STATED PROBLEM:
Answer each of the following from the commentary on the Greek-Turkish population exchange.
(a) On what date was the convention governing the exchange signed?
(b) Who proposed the population exchange, according to the archival correspondence?
(c) Which groups shrank in proportion when the Greek population was moved to Greek Macedonia and Thessaloniki?

SUPPLIED PASSAGE:
»»

ON THE POPULATION EXCHANGE BETWEEN GREECE AND TURKEY
Commentary No : 2020 / 6
02.03.2020
4 min read

The February issue of the book supplement of the Agos Newspaper includes İsmail Beşikçi's review of Ali Rıza Çelik and Rıza Duran’s book titled “ABEŞ (Şerefiye) Bölgesi: Tarih, Kültür, Etnisite - Boşnaklar, Ermeniler, Kürdler, Pontos-Rumlar, Türkler” (“ABEŞ (Şerefiye) Region: History, Culture, Ethnicity - Bosniaks, Armenians, Kurds, Pontos-Greeks, Turks”).[1]  In his review, Beşikçi mentions that mostly Pontus-Greeks and in addition, Armenians had lived in some villages in the central Black Sea Region of what is now Turkey. On the other hand, he claims that the Committee of Union and Progress aimed to steer the population movements in line with a "state project based on the Turkish nation" by sending the Greek-Pontus population in the region to the Aegean islands and Greece.

However, it is known that most of the population exchange that Beşikçi mentions in his review took place after the signing of the population exchange agreement between Greece and Turkey. The exchange between Turkey and Greece took place in accordance with the “Convention Concerning the Exchange of Greek and Turkish Populations" signed on 30 January 1923. In accordance with the Convention, mandatory exchange of the Orthodox Greeks in Turkey and Muslims in Greece took place. Since exchange was carried out on the basis of religion, it also covered the Orthodox Christian Turkish population of Karaman/Turkey.

This exchange did not emerge as a Turkish project. Correspondence in the archives show that it was the Greek Prime Minister of the time, Eleftherios Venizelos, who proposed the population exchange. Venizelos, in his letter to the High Commissioner for Refugees of the League of Nations, Fridtjof Nansen, offered a compulsory exchange of the Greek and Turkish populations and asked Nansen for help with arrangements in this regard.[2] Concerning the population exchange, Venizelos’ objective was to send the Turks living in Greece to Turkey to make room for the Greeks who would migrate to Greece, since it was feared that the departure of the Greek Army from Anatolia in defeat would lead to retaliation due to what the army had perpetrated in the past.[3] Regarding the subject, the historian İlber Ortaylı states that Venizelos turned from extreme romanticism to extreme realism as a result of the failure of the “Megali Idea” he had nurtured. According to Ortaylı, Venizelos had to ensure the Hellenism of Greece, Thrace, as well as the Greek islands left outside the Italian occupation in accordance with [the Treaty of] Lausanne.[4] It is also seen that the transfer of the Greek population to Greek Macedonia and Thessaloniki caused other ethnic groups (Sephardic Jews, Albanians, Slavic-speaking Macedonians) to shrink in proportion, and led to the Hellenization of the region.[5] Therefore, population exchange was a matter of preference for the Greek authorities.

««

DATASET ROWS:
»»

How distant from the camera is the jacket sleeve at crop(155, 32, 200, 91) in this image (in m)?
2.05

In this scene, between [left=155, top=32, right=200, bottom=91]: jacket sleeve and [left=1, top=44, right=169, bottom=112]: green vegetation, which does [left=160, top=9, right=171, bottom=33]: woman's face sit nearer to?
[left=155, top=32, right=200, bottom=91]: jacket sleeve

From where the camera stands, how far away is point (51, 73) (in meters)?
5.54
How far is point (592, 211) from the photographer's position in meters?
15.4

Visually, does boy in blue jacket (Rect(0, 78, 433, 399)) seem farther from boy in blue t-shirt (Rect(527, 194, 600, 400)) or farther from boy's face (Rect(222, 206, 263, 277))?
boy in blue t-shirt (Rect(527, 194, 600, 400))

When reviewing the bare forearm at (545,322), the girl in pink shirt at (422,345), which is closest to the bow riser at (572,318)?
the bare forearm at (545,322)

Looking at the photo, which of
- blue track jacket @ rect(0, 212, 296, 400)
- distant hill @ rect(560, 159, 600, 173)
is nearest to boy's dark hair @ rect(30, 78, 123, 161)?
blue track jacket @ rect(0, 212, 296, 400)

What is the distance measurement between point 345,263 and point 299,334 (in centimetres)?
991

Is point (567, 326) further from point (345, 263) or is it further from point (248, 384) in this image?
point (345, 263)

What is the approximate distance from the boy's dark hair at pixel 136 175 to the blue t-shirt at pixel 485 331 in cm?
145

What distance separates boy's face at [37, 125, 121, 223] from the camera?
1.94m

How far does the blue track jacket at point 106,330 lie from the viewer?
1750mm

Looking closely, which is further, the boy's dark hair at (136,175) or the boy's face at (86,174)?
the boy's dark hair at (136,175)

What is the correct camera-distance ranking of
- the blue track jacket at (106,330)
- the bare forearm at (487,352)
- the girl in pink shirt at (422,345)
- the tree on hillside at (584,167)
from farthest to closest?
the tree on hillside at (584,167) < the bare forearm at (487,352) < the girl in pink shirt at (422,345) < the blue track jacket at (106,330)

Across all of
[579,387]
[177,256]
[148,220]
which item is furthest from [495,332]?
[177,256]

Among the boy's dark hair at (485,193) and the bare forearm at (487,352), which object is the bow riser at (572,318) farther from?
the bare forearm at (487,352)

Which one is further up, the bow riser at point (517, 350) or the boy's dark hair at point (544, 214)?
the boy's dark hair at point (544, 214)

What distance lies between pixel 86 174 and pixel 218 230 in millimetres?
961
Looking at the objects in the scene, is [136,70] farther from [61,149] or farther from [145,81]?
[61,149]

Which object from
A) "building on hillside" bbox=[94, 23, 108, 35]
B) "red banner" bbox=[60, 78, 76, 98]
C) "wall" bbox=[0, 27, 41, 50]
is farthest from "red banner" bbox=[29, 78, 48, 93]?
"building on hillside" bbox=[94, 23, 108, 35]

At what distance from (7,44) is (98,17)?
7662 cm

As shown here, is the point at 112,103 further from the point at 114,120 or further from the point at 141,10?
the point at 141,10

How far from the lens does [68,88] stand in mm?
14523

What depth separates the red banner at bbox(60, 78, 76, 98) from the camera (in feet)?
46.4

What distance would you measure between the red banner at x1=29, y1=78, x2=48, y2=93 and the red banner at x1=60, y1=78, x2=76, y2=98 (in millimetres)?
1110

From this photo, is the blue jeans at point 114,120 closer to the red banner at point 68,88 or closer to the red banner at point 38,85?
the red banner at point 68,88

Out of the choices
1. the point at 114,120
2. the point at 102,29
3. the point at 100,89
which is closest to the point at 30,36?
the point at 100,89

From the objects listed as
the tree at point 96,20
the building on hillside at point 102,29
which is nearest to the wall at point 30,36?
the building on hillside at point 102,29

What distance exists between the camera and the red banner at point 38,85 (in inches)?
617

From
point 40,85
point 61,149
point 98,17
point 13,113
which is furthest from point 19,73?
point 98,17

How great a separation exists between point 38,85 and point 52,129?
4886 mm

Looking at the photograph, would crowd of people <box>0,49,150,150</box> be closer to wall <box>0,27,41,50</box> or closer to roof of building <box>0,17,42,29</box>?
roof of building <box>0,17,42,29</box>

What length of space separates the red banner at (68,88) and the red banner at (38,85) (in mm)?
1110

««

ANSWER FOR THE TASK:
(a) 30 January 1923.
(b) Eleftherios Venizelos, the Greek Prime Minister of the time.
(c) Sephardic Jews, Albanians, and Slavic-speaking Macedonians.